__Task brief__
Rewrite everything from the line containing "Is the elevation" down to the end of the entries, changing "castle on hillside" to "castle on the hill" and keeping all else the same. Leave out the pictures.

++++

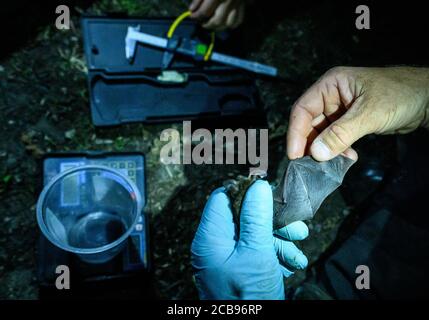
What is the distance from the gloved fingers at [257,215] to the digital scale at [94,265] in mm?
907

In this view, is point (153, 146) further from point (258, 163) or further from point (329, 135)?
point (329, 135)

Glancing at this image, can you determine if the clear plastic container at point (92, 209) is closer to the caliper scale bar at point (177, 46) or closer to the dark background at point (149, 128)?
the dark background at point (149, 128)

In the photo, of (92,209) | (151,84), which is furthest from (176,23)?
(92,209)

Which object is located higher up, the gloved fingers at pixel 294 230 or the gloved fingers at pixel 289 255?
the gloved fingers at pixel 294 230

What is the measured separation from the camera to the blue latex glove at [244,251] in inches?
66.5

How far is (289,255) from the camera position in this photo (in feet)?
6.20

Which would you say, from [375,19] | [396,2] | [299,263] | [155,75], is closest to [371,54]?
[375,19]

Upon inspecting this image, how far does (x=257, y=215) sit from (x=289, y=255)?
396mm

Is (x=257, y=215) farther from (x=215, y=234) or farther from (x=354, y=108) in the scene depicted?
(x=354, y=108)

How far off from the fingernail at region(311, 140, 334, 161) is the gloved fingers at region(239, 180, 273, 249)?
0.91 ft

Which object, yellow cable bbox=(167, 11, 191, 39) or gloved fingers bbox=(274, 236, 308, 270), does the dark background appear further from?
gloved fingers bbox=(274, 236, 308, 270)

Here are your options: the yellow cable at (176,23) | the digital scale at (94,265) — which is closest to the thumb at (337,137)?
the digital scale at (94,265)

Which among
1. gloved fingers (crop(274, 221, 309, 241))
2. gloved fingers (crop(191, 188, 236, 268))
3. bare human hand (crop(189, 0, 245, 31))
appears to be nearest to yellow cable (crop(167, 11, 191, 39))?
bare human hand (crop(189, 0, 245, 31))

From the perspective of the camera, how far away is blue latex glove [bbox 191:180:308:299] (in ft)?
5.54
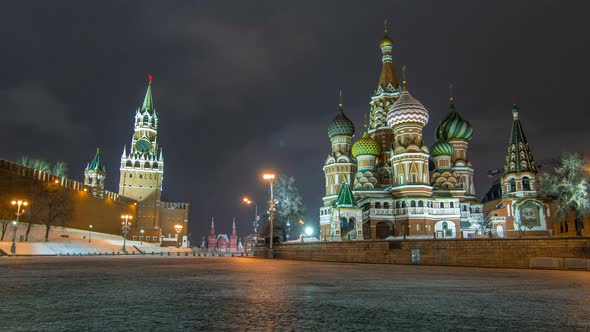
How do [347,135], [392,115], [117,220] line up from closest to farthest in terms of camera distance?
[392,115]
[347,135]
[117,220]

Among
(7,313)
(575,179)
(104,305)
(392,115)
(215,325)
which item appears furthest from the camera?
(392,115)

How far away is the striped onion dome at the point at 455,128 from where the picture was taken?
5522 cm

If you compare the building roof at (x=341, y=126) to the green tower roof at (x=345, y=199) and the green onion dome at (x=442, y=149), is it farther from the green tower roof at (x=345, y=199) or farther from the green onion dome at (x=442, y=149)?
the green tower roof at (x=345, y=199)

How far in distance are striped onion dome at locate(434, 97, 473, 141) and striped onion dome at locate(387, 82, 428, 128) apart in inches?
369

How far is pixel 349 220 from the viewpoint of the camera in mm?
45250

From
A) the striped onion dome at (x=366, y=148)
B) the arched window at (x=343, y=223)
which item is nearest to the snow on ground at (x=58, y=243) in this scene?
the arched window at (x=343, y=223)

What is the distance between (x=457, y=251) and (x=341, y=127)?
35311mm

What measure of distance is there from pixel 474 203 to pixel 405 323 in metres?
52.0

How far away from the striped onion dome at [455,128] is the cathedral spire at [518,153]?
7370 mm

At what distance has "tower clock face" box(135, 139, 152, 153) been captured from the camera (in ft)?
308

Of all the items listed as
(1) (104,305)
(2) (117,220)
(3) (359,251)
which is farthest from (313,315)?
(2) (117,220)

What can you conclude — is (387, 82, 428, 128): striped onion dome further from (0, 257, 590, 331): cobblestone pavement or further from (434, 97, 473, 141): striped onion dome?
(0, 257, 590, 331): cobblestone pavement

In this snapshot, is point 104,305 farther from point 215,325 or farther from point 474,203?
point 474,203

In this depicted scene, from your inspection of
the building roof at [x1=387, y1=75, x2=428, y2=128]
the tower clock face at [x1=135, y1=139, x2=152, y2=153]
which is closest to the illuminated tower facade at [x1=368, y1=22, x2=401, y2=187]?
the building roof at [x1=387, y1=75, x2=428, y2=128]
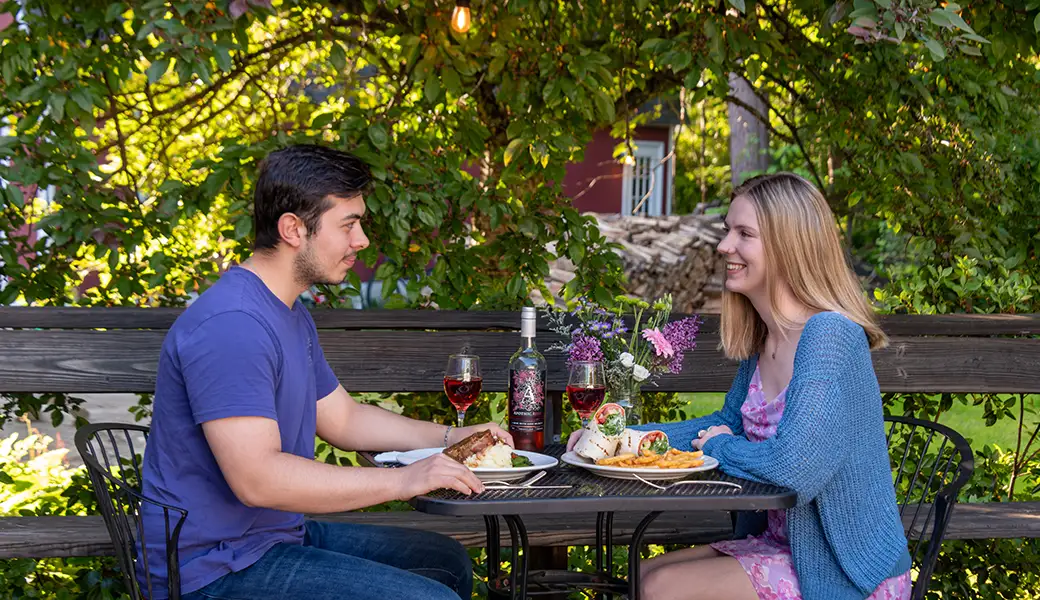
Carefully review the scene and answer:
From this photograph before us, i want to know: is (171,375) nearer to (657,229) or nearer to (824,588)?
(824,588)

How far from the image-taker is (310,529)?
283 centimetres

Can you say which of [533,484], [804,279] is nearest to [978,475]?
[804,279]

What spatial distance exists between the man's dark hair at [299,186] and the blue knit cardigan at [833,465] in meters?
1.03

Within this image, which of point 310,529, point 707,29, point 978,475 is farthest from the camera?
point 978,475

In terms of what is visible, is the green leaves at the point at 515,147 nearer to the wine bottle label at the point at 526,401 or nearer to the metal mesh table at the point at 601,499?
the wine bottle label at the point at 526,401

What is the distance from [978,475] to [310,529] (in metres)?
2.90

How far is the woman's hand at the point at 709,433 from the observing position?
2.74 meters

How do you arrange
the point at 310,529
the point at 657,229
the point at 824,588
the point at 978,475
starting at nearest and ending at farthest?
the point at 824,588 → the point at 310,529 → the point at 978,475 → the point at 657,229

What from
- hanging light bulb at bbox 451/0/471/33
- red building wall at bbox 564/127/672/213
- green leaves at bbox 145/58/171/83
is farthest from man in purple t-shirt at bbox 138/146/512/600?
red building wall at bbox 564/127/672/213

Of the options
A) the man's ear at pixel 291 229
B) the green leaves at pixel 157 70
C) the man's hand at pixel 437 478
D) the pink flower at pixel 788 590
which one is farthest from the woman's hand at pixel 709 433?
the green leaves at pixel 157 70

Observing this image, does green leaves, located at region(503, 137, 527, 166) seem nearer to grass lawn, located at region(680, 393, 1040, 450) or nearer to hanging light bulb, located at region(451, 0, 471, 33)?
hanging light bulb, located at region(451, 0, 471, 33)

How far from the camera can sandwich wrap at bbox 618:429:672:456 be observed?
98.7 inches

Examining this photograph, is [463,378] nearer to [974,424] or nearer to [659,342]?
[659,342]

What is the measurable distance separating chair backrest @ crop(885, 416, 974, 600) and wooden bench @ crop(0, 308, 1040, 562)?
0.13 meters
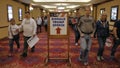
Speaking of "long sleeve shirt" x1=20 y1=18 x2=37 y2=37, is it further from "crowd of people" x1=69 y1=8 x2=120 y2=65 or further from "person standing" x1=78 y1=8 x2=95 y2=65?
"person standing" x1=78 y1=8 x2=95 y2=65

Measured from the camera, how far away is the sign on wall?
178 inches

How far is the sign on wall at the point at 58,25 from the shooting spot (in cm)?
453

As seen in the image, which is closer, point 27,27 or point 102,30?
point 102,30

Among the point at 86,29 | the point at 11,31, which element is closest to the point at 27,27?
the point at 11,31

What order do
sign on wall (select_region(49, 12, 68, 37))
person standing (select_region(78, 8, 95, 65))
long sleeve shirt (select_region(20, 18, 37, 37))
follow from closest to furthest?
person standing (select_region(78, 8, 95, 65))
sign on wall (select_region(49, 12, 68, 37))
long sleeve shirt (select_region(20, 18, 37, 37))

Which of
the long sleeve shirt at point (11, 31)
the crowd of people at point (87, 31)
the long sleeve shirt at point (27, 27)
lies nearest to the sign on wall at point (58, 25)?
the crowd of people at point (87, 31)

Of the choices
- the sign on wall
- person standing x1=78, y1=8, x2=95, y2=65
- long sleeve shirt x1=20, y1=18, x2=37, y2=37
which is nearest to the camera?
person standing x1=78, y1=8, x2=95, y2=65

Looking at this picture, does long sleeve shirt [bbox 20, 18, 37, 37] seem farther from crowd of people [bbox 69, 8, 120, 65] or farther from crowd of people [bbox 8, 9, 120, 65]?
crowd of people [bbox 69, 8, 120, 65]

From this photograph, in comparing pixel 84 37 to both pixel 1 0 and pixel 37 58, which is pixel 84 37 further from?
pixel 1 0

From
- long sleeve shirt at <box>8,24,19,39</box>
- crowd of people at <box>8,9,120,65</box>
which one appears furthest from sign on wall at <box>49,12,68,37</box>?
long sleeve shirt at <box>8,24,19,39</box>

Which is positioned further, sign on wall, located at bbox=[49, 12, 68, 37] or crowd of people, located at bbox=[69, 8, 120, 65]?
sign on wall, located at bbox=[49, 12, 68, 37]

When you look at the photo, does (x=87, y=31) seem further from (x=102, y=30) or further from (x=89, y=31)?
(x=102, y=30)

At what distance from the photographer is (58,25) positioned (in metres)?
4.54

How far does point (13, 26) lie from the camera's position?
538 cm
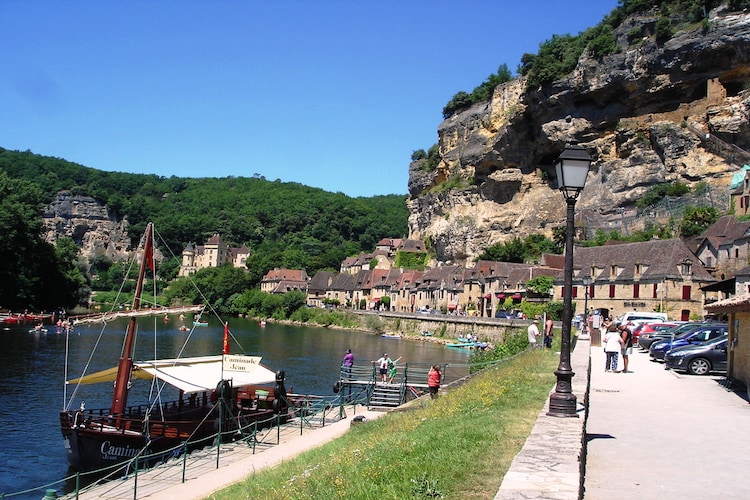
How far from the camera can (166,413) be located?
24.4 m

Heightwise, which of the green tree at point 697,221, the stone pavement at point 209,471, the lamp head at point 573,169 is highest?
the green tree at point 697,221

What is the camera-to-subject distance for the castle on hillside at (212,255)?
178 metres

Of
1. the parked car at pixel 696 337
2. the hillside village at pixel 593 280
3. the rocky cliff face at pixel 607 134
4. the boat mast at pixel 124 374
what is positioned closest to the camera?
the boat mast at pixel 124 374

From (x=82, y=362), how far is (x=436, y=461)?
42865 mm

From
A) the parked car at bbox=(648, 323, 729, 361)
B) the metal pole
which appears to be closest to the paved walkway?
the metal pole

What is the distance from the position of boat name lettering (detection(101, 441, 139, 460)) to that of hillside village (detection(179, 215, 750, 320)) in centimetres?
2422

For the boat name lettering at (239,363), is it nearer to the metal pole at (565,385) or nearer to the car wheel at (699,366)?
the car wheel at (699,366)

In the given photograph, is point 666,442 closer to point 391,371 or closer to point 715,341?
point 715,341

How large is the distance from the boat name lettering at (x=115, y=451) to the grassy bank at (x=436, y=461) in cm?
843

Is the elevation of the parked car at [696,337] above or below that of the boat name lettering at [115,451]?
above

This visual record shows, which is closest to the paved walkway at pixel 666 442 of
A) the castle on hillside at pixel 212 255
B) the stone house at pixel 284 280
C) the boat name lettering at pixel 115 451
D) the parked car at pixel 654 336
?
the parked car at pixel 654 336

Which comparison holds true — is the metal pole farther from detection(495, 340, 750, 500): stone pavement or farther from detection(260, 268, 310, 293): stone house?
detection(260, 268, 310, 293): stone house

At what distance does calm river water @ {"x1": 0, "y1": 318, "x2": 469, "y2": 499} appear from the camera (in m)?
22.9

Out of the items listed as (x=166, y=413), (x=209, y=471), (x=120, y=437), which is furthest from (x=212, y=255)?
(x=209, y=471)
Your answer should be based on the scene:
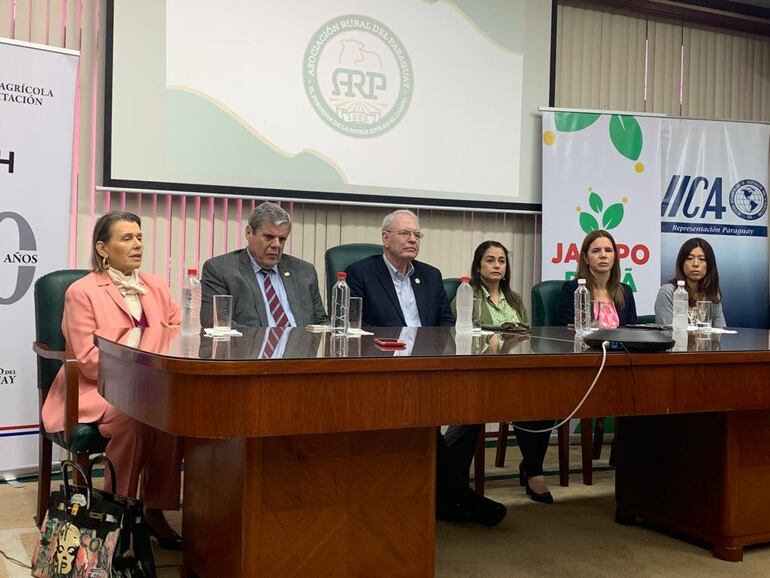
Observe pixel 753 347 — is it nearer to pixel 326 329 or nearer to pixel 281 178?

++++

__Result of this exercise__
Is the elevation of the parked car at [696,337] above or below that of the boat name lettering at [115,451]?
above

This visual record shows, which is closest to the paved walkway at pixel 666 442 of
A) the castle on the hill at pixel 212 255
B) the stone house at pixel 284 280
C) the boat name lettering at pixel 115 451
D) the parked car at pixel 654 336
?
the parked car at pixel 654 336

Which comparison holds true — is the metal pole farther from detection(495, 340, 750, 500): stone pavement or farther from detection(260, 268, 310, 293): stone house?
detection(260, 268, 310, 293): stone house

At what distance does calm river water @ {"x1": 0, "y1": 318, "x2": 469, "y2": 499} appear from the camera (in m)?
22.9

Out of the items listed as (x=166, y=413), (x=209, y=471), (x=120, y=437), which is furthest from (x=212, y=255)?
(x=209, y=471)
Your answer should be based on the scene:
Observe pixel 753 347 — is it nearer to pixel 326 329 or nearer to pixel 281 178?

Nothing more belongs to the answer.